I like the Fit –for-Purpose model because it incorporates so many physiotherapy rehabilitation elements (e.g. cognitions, perceptions, movement function and tissue tolerance to load) which, when addressed in isolation, have not always been shown to be effective for individuals with CLBP. People with CLBP are individuals with different stories and influences on their threat perceptions and responses. However, there are common inter-individual elements which the Fit-for-Purpose model addresses - a lack of understanding that the back is fit for purpose, loss of refinement of sensorimotor function and loss of load tolerance.

The Fit –for-Purpose model does not take into account different coping styles which may require individual tailoring of rehabilitation. For example, individuals with CLBP and a Defensive High Anxious* coping style may tend to pay attention to multiple sensations from the body and interpret them for threat (Clark, Nijs, Yeowell, Holmes, & Goodwin, 2019; Franklin, Holmes, Smith, & Fowler, 2016), whereas the Repressor* coping style may tend to pay minimal attention to body feedback, and may therefore receive inadequate normal sensory cues (Eysenck, 1997). Inadequate processing of sensory cues may reinforce evidence from the back that it is not fit for purpose because of the altered sensory processing. These two coping styles may present differently and require a different level of emphasis at each of the four stages of the Fit-for-Purpose model rehabilitation.


The concept of the Fit-for-Purpose model by Wand and colleagues proposes four rehabilitation stages for individuals with CLBP and can be summarised as: 1) Understand, 2) Refine, 3) Load and 4) Consolidate. Based on my own clinical experience, this seems to be an exciting new model and I look forward to seeing results of the testing to show effectiveness on outcomes in CLBP.

*Defensive High Anxious coping styles are high in trait anxiety and high in defensiveness, as measured by the State-Trait Anxiety Inventory and the Marlowe Crowne Social Desirability Scale respectively. Repressor coping style is low in self-report trait anxiety and high in defensiveness.

Dr Jacqui R Clark PhD

Registered Specialist Pain Physiotherapist, New Zealand, working clinically at Pains and Brains

References and further reading:

Clark, J. R., Nijs, J., Yeowell, G., Holmes, P., & Goodwin, P. C. (2019). Trait Sensitivity, Anxiety and Personality are predictive of Central Sensitisation Symptoms in Patients with Chronic Low Back Pain. Pain Practice.

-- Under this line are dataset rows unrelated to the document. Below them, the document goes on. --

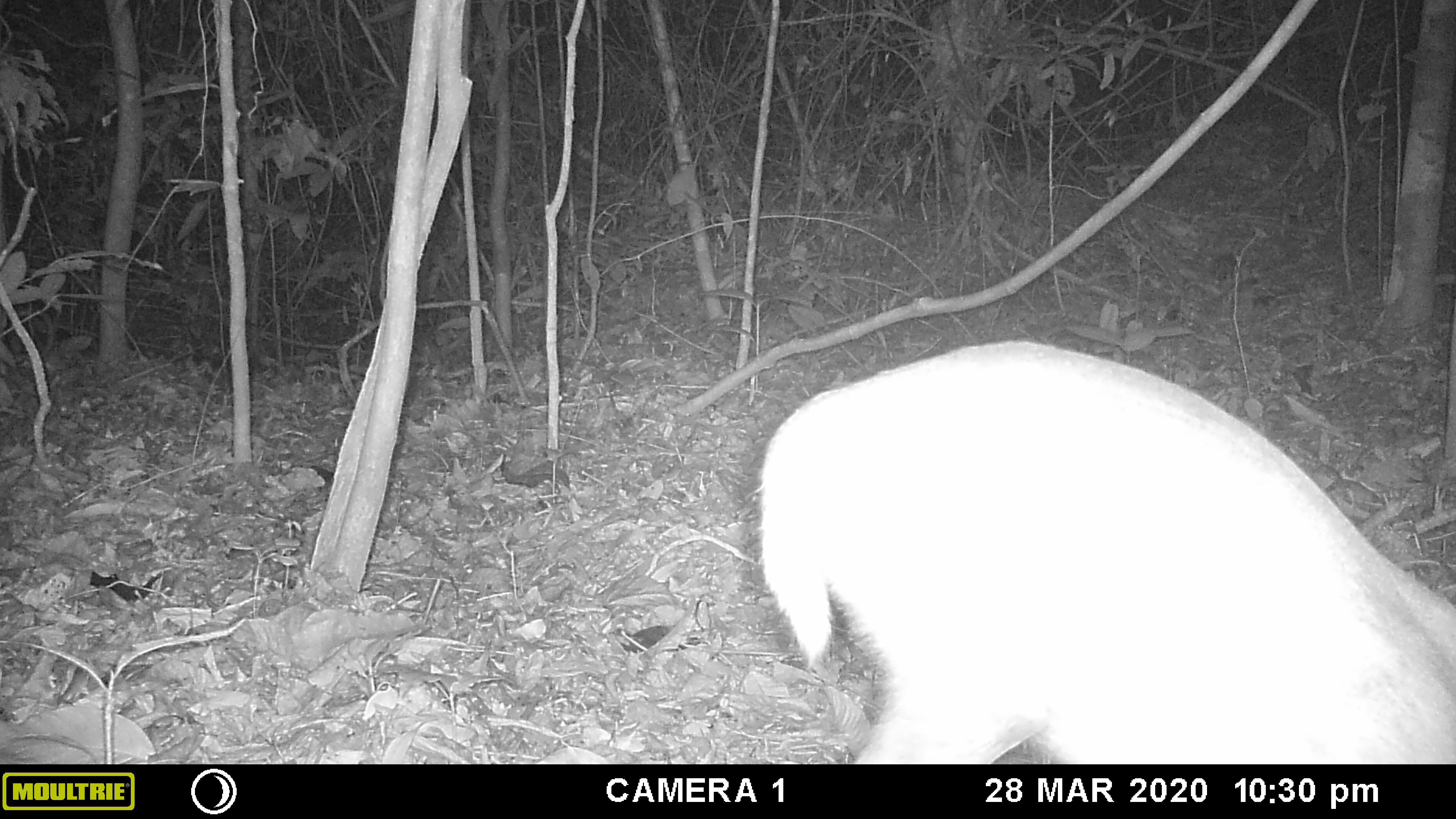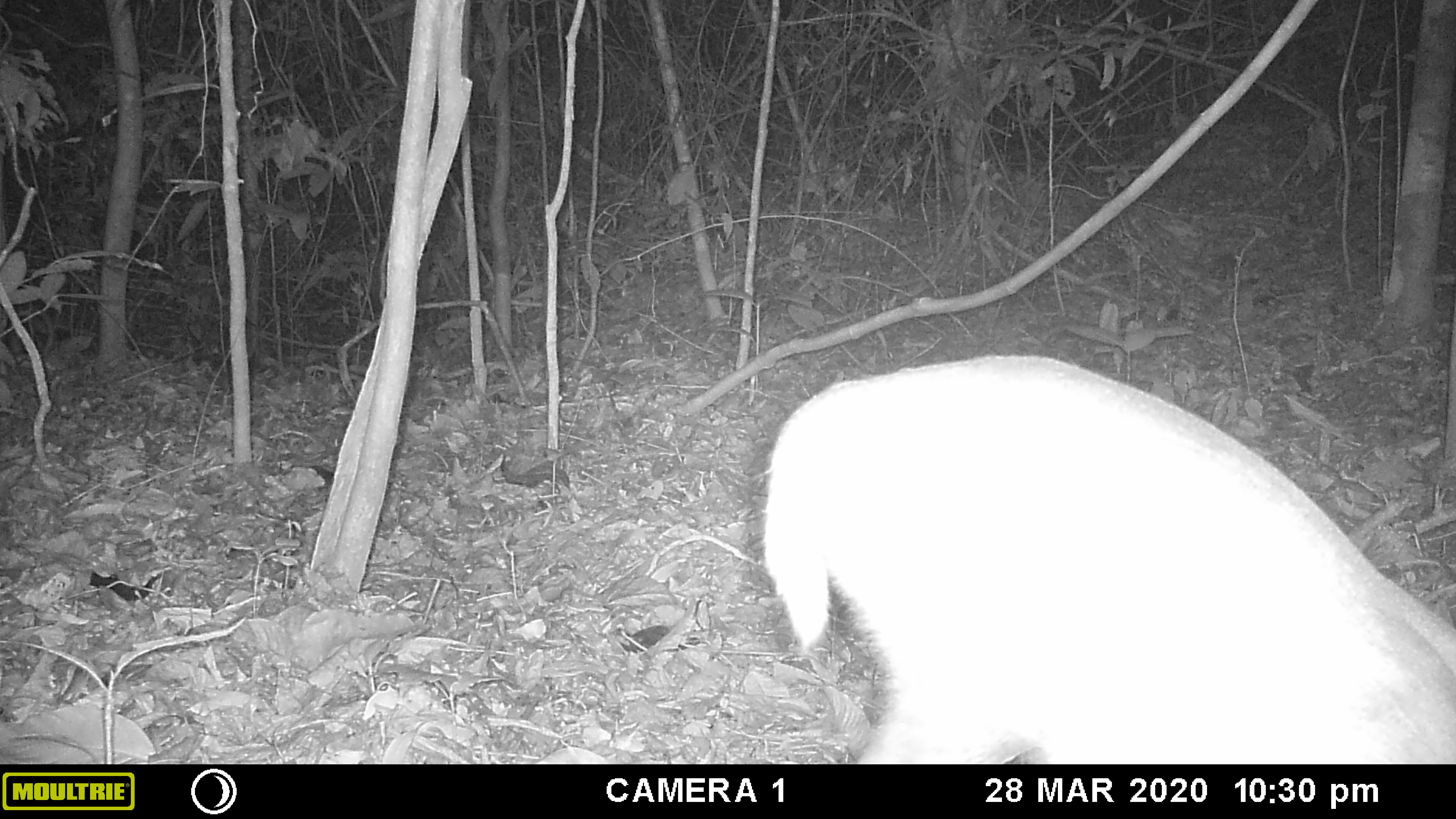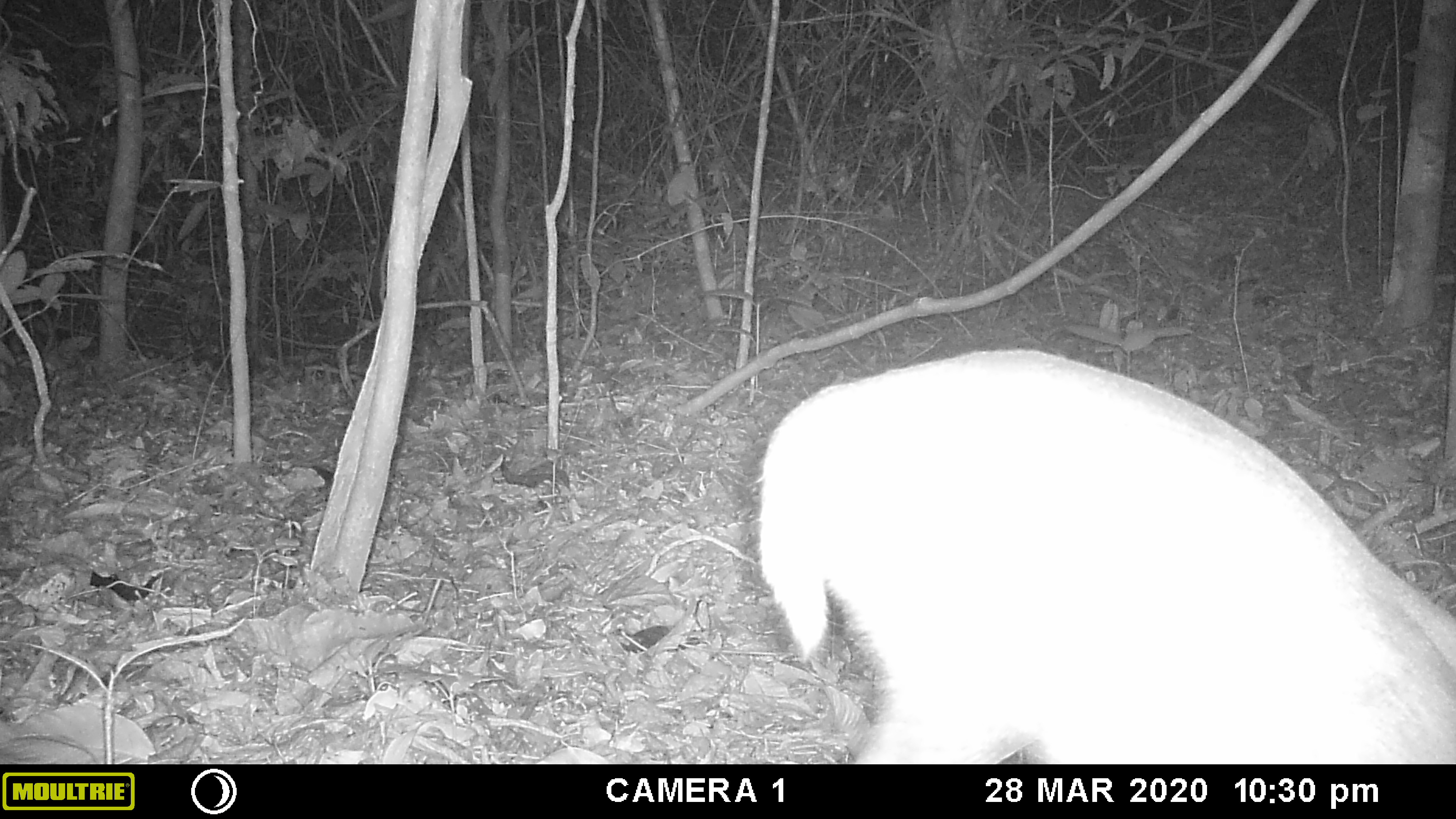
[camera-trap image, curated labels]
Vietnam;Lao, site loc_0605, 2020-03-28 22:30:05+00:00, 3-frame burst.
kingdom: Animalia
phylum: Chordata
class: Mammalia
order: Carnivora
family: Viverridae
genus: Paguma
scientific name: Paguma larvata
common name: masked palm civet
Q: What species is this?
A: Masked palm civet (Paguma larvata).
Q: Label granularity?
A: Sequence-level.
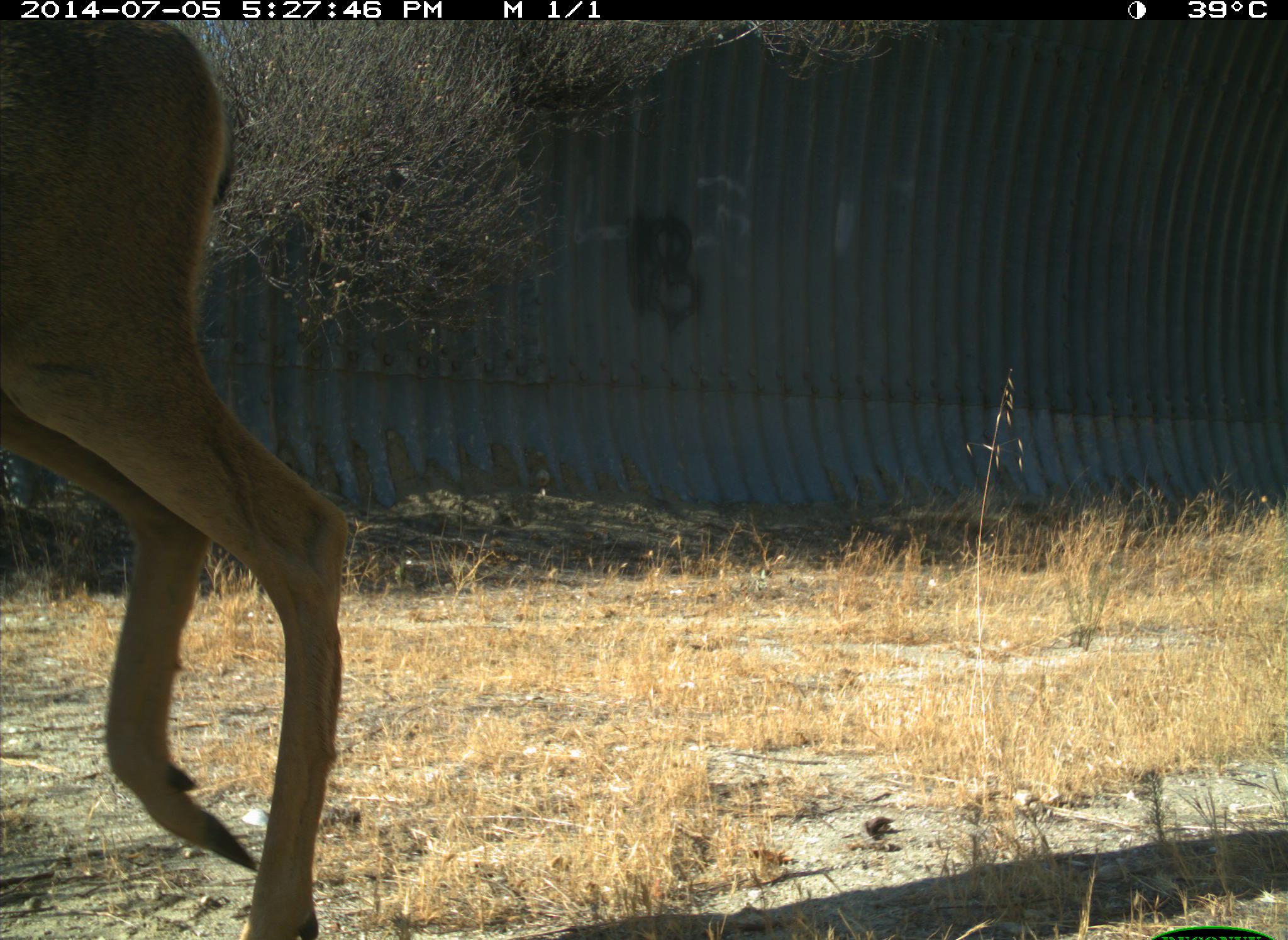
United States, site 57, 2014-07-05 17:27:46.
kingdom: Animalia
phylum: Chordata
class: Mammalia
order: Artiodactyla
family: Cervidae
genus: Odocoileus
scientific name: Odocoileus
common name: deer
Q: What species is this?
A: Deer (Odocoileus).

Eysenck. (1997). Anxiety and Cognition. A Unified Theory. HoveUK: Psychology Press.

Franklin, Z., Holmes, P., Smith, N., & Fowler, N. (2016). Personality Type Influences Attentional Bias in Individuals with Chronic Back Pain. PloS One, 11(1), e0147035.

Wand, B. M., Cashin, A. G., McAuley, J. H., Bagg, M. K., Orange, G. M., & Moseley, G. L. (2022). The Fit-for-Purpose Model: Conceptualizing and Managing Chronic Nonspecific Low Back Pain as an Information Problem. Physical Therapy.